«Cultura» è un termine vago, una parola autobus su cui sale chi vuole, spesso senza nemmeno pagare il biglietto. Perciò, bisogna intendersi su cosa parliamo quando parliamo di cultura e, soprattutto, di rapporti fra cultura ed economia. In un suo articolo su «l’Espresso», in risposta alla famosa battuta di Tremonti, Umberto Eco aveva scritto: «Non mi occuperò dell’accezione antropologica del termine (cultura come insieme di valori e comportamenti) per cui esiste una cultura del cannibalismo, una cultura mafiosa, o una cultura del velinismo berlusconiano. Parlerò di cultura nei termini più banali, come di produzione creativa (pittura e letteratura, musica e architettura), di consumo di questa produzione, di organizzazione dell’educazione (scuole di ogni grado) e di ricerca scientifica».
Attenzione, perché Umberto Eco ha cesellato, con la capacità che gli è propria, i vertici del «triangolo della cultura che si mangia», ovvero dell’economia della conoscenza:
1) l’industria culturale (ma sul termine non del tutto appropriato avremmo e avremo da ridire) del design, dell’artigianato, delle arti visive, degli audiovisivi, dell’editoria, dello spettacolo e dei nuovi media;
2) la formazione (scuola primaria, scuola secondaria, università, long life learning);
3) la ricerca scientifica, lo sviluppo tecnologico e la produzione di beni e servizi hi-tech.
Tuttavia, nel cesellare quei vertici, Umberto Eco ci ha spiegato anche perché l’Italia dà credito a persone che la pensano come Tremonti e perché il Paese è fuori da quel triangolo della conoscenza dove il resto del mondo si riunisce (anche) per mangiare. E già, perché i mali del nostro Paese, da almeno un quarto di secolo a questa parte, nascono dall’egemonia (non assoluta, ma soffocante sì) di un modello economico: quello dello «sviluppo senza conoscenza». Un modello che ci tiene fuori dal triangolo che conta e che, se in passato ci ha consentito una crescita economica notevole, è ormai – da un quarto di secolo a questa parte – del tutto desueto.
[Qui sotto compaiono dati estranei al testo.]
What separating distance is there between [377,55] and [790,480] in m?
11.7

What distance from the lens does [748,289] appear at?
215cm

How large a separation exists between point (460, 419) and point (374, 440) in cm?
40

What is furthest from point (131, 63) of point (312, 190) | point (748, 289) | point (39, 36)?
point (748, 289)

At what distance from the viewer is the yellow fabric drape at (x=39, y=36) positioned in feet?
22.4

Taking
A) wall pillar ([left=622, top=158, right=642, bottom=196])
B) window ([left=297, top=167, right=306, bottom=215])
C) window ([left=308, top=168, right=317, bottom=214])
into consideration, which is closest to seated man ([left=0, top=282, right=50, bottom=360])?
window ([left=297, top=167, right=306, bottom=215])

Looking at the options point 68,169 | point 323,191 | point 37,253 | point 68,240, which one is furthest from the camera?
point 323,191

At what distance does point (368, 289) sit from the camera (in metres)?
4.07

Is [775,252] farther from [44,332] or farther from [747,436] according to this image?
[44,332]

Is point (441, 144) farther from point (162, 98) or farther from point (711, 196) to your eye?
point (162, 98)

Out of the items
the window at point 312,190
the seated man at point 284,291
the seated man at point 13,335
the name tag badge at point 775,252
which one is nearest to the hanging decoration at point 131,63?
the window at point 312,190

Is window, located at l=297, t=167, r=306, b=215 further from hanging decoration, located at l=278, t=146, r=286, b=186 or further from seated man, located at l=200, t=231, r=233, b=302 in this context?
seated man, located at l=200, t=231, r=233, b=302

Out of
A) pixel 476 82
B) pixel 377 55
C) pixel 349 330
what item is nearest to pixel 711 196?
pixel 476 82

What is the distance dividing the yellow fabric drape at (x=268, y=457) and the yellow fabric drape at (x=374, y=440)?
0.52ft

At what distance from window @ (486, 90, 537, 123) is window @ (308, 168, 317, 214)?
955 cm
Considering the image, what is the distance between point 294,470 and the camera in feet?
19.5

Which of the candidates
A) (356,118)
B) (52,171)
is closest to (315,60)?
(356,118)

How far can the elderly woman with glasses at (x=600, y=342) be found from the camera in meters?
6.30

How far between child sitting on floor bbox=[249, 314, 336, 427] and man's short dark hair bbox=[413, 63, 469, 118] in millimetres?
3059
Di più: del tutto insostenibile.
Perché? Ma perché il mondo – con le sue bolle e le sue crisi finanziarie, le inaccettabili e inedite disuguaglianze, i ricchi sempre più ricchi e i poveri sempre più poveri, l’impronta umana sull’ambiente che è diventata ormai quella di un piedone da gigante che esplode dalla scarpa di un bambino – sta andando da tutt’altra parte. Verso uno «sviluppo fondato sulla conoscenza».